** Exercise description **
Copy out all lines in the data below containing the string "html".

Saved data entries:
________________________

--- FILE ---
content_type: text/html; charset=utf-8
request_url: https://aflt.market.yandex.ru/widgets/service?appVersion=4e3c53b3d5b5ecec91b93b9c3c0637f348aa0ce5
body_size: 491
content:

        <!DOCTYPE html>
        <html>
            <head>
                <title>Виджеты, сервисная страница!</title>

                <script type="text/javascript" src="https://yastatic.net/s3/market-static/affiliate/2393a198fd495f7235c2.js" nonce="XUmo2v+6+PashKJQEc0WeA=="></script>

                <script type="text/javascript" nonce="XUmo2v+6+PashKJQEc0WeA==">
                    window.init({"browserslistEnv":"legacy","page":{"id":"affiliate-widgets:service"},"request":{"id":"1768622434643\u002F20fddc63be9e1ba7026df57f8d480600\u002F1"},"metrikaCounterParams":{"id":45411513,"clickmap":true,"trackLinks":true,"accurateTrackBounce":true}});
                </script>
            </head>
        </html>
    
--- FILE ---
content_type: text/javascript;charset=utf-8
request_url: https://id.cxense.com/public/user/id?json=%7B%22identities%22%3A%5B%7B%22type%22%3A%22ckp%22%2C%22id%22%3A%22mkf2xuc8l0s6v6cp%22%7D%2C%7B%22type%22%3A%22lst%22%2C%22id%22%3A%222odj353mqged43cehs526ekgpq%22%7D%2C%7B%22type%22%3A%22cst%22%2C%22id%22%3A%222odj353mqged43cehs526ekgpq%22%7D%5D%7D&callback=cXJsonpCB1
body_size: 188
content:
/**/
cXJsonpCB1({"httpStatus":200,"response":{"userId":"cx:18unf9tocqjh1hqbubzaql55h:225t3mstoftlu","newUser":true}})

________________________

** Answer to this exercise **
content_type: text/html; charset=utf-8
        <!DOCTYPE html>
        <html>
        </html>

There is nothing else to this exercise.